» WHAT THE TASK REQUIRES: Continue the forum post about printing ANSI escape sequences from Java in git bash, picking up after its final sentence.

Goes through that process extensively
Tl;dr You have to set a windows path variable this in order for git bash to recognize the javac and java commands.
Once that's done you need to actually run your java and javac commands like you would in any terminal. BTW be careful because paths in git bash require a two '\' notation instead of the normal '\' so your source directory path might look like this:
C:\IdeaProjects\Calculator\src\
Then you just run:
javac ClassName.java
java ClassName
BUT THEN it doesn't actually print the ANSI output, it prints the raw escape characters. Also, I found out I was using the WRONG escape sequence (I had the wrong number to represent the 'esc' button since the 'esc' key is represented as some number, but I had the wrong hex number I was using like x330 or something). I also learned that the notation is like this:
'esc key hex number' + '[' + 'parameter hex values separated by commas'
so this might look like:
\x1B [ A
where the actual letters and numbers are hex value stuff (without the obvious 0x...) and the first escape hex value has an x in it (why?). Anyways, when running them in Java as strings you need to escape the escape character (duh right?) with an extra '\' so, for example, the code might look like:
System.out.println("\\\x1B [A");
I just noticed that stack overflow escapes these too so I
actually have three '\' but for you guys, it only displays two '\',
weird right? Anyways back to what I was saying
BUT STILL, the output doesn't actually work! This is where I'm at. I've done the above and I 99.9% know git bash is installed right and runs fine but when I run this:
public class ExpressionEvaluator {
public static void main(String[] args) {
System.out.println("1");
System.out.println("\\x1B [A");
System.out.println("2");
}
}
I get this in java console (not git bash??):
1
\x1B [A
2
and this in git bash:
1
\x1B [A
2
What I actually want is:
2
1
Because the ANSI escape character is supposed to move my cursor/linefeed/whatever, one line upwards. The same thing happens if I run the above code but instead use the ANSI code: "\x1B [F". Only raw ANSI is output. I'm pretty sure git bash was supposed to be 'natively ANSI aware' and I've seen people say that on websites so I don't know why it isn't working.

» SUPPLIED DATA:

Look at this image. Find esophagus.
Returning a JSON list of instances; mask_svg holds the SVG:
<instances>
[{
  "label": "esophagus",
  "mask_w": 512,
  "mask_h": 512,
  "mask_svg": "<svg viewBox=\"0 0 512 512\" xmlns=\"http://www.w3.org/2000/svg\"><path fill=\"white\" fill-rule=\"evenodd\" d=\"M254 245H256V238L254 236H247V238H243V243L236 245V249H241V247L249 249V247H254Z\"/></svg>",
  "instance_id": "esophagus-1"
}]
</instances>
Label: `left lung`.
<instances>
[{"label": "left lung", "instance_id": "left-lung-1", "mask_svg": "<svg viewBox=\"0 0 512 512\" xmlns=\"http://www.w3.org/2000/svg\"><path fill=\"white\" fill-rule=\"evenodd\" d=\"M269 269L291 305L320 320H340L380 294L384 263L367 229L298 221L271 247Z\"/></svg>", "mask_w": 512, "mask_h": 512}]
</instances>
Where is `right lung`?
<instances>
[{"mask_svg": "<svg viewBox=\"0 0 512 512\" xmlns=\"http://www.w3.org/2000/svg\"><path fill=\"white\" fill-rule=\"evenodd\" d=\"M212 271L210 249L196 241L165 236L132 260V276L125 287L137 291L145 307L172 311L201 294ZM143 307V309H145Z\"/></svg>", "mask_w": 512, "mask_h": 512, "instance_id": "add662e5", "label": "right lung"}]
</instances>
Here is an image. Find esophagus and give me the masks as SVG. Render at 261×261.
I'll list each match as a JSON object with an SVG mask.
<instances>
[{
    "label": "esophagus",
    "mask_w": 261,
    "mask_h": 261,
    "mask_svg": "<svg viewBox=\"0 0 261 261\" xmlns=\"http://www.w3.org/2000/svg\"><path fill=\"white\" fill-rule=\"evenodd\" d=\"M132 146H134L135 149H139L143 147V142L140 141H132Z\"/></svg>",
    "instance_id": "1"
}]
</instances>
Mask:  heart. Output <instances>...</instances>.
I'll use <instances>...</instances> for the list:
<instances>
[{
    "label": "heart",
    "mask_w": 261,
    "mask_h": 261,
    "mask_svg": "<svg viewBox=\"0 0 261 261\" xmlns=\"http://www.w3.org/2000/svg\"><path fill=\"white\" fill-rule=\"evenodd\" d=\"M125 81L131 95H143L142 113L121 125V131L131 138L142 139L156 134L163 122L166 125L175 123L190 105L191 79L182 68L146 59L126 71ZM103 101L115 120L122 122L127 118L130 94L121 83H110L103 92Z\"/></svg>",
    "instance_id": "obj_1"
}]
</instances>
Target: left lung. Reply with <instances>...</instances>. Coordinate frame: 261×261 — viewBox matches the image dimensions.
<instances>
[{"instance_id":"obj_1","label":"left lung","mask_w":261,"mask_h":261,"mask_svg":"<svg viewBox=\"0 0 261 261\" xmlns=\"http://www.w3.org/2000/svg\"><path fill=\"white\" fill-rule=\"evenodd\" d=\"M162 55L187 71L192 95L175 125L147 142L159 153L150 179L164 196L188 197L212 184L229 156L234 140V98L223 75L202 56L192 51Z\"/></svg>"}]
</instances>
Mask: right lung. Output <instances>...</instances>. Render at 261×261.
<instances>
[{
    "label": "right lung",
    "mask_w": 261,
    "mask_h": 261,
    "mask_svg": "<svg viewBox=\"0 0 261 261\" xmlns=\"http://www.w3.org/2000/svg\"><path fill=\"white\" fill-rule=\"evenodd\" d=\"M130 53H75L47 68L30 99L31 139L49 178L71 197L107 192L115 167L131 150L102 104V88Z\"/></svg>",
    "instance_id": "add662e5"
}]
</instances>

» RESULT OF THE TASK:
And I still don't know for sure if those are two separate console outputs or the same console output. I really can't tell so if anyone wants to leave a comment saying 'yeah its the same dummy', I'd appreciate it because I can't find a definitive source out on the web that it is. I think it is but nothing other than the console setting in IntelliJ indicates that as true.
I've heard rumors of a TERM variable that needs to be set or otherwise manipulated on windows. I've checked myself what it is using:
echo $TERM
in git bash and I got back:
cygwin
So I don't exactly know if that's good or bad because I've literally gone through all the search terms you can think of and they all lead to the same basic page of results for 'git bash colors not working' and most of them involve windows 7 (don't have it) installing maven/jansi (don't want or shouldn't need it) or some other language that isn't Java and using some other IDE which isn't IntelliJ. Some pages that do have my specific requirements have said something about TERM supposed to be xterm or some other thing like xterm-256 or something for 'color' output, something like this. I am so unfamiliar with this stuff so I don't even know where to begin.
Too long give us a tl;dr
I need to know why git bash is printing raw ANSI instead of actually using the ANSI.
what I know
I'm using git bash with IntelliJ, 99.9% sure I have my path set correctly, I am able to run my java class from git bash, I have it set as the IntelliJ terminal and I currently have the windows TERM variable set to cygwin.
What I don't know
I don't know what TERM needs to be and can't find it on the web, I can't tell if the IntelliJ console that appears when I click the green arrow 'run' is the same as the git bash console, and I can't figure out if some other thing is preventing me from actually interpreting the ANSI.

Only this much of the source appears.